Given task: Could you convert the material, from the line with "Which of the items" through the last line, into a Markdown table with the columns Row and Text, giving each line its own numbered row and leaving out blank lines?

[Collected data entries]

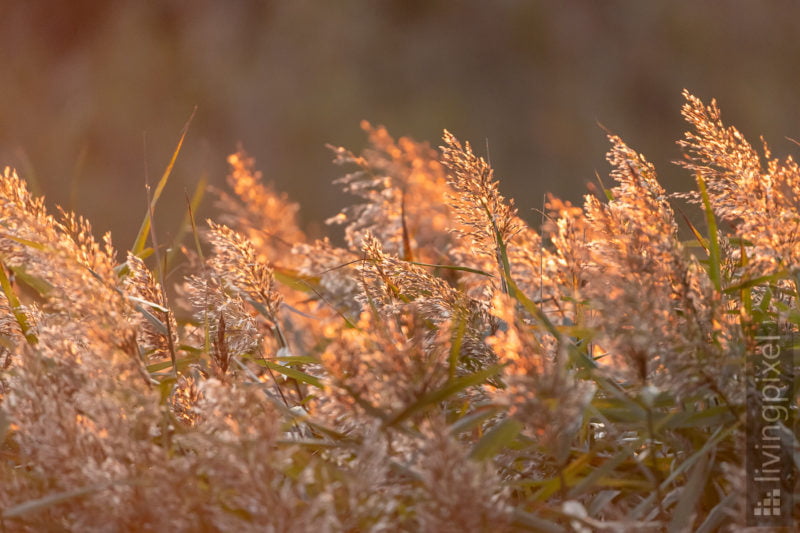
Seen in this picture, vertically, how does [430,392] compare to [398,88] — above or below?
below

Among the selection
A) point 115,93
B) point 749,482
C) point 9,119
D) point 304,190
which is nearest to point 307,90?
point 304,190

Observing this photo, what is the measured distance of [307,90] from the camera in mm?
6121

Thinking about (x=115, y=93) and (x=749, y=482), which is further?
(x=115, y=93)

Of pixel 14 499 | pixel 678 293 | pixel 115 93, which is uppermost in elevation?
pixel 115 93

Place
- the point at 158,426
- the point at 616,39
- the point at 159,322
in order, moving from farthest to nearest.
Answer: the point at 616,39 < the point at 159,322 < the point at 158,426

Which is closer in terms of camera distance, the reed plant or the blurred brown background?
the reed plant

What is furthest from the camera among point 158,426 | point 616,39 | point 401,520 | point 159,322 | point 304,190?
point 616,39

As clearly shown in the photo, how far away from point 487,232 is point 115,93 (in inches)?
234

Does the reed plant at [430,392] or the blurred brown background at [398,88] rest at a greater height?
the blurred brown background at [398,88]

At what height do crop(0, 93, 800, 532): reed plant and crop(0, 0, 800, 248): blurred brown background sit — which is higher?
crop(0, 0, 800, 248): blurred brown background

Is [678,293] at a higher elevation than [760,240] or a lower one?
lower

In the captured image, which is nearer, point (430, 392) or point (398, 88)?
point (430, 392)

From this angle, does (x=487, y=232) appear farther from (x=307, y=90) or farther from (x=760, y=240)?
(x=307, y=90)

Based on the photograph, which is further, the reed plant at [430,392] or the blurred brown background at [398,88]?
the blurred brown background at [398,88]
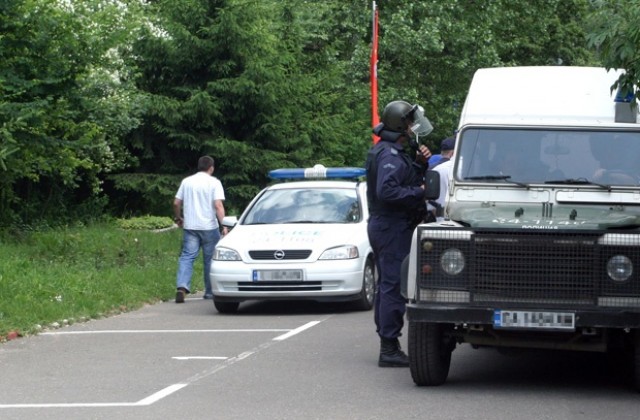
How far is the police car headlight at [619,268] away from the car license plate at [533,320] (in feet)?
1.36

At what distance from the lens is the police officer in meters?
A: 10.5

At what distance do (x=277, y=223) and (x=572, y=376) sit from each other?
6238mm

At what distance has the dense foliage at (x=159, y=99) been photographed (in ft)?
65.8

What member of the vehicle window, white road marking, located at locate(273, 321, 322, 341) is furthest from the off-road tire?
the vehicle window

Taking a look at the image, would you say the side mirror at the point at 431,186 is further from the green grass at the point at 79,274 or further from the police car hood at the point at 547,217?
the green grass at the point at 79,274

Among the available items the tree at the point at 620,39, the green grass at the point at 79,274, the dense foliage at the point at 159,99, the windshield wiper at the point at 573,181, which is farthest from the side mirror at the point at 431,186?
the dense foliage at the point at 159,99

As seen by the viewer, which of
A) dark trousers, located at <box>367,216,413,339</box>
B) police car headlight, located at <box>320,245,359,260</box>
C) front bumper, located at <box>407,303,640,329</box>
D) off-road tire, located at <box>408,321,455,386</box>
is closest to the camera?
front bumper, located at <box>407,303,640,329</box>

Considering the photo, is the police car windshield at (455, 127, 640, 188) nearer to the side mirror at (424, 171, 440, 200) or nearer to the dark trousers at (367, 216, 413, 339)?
the side mirror at (424, 171, 440, 200)

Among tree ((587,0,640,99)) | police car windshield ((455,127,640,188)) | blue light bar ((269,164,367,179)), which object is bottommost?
blue light bar ((269,164,367,179))

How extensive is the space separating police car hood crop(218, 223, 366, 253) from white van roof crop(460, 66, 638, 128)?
4.11 metres

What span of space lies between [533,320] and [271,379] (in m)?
2.22

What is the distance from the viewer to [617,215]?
9.85 meters

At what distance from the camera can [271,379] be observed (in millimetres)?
10086

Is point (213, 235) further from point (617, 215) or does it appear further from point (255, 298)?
point (617, 215)
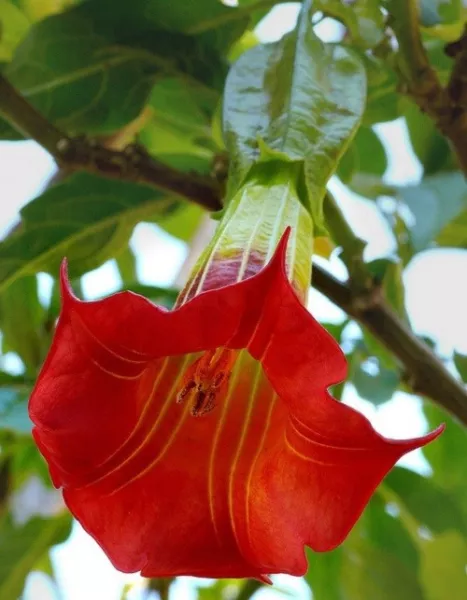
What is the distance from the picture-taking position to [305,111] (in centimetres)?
56

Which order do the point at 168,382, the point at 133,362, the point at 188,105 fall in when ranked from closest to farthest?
the point at 133,362 < the point at 168,382 < the point at 188,105

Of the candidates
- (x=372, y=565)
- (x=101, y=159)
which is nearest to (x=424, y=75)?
(x=101, y=159)

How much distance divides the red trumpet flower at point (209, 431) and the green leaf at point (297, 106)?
4.6 inches

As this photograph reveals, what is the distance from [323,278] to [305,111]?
0.20 meters

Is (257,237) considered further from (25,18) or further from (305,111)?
(25,18)

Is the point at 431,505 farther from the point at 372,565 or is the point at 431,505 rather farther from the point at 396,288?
the point at 396,288

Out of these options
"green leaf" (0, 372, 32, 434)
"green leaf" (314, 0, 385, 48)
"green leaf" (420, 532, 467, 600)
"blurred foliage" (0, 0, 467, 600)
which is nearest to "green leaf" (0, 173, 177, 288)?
"blurred foliage" (0, 0, 467, 600)

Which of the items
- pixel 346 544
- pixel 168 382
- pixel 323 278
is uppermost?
pixel 168 382

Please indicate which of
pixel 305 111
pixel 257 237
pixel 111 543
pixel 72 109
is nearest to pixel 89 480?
pixel 111 543

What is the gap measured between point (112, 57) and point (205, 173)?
0.14 metres

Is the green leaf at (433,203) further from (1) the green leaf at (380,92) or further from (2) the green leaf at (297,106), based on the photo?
(2) the green leaf at (297,106)

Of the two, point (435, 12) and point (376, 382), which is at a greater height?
point (435, 12)

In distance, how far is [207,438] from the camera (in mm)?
519

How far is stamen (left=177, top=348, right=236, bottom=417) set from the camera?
0.51 metres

Solution to this problem:
| Row | Text |
|---|---|
| 1 | Which of the items |
| 2 | - pixel 346 544 |
| 3 | - pixel 168 382 |
| 4 | - pixel 323 278 |
| 5 | is uppermost? |
| 6 | pixel 168 382 |
| 7 | Please indicate which of |
| 8 | pixel 305 111 |
| 9 | pixel 257 237 |
| 10 | pixel 111 543 |
| 11 | pixel 72 109 |
| 12 | is nearest to pixel 89 480? |
| 13 | pixel 111 543 |
| 14 | What is the gap measured between point (112, 57) and point (205, 173)? |
| 15 | 0.14 metres |
| 16 | Is the green leaf at (433,203) further from (1) the green leaf at (380,92) or further from (2) the green leaf at (297,106), based on the photo? |
| 17 | (2) the green leaf at (297,106) |
| 18 | Of the two, point (435, 12) and point (376, 382), which is at a greater height? |
| 19 | point (435, 12) |
| 20 | In distance, how far is [207,438] from the camera (in mm)? |
| 21 | 519 |
| 22 | How far is stamen (left=177, top=348, right=236, bottom=417) set from the camera? |
| 23 | 0.51 metres |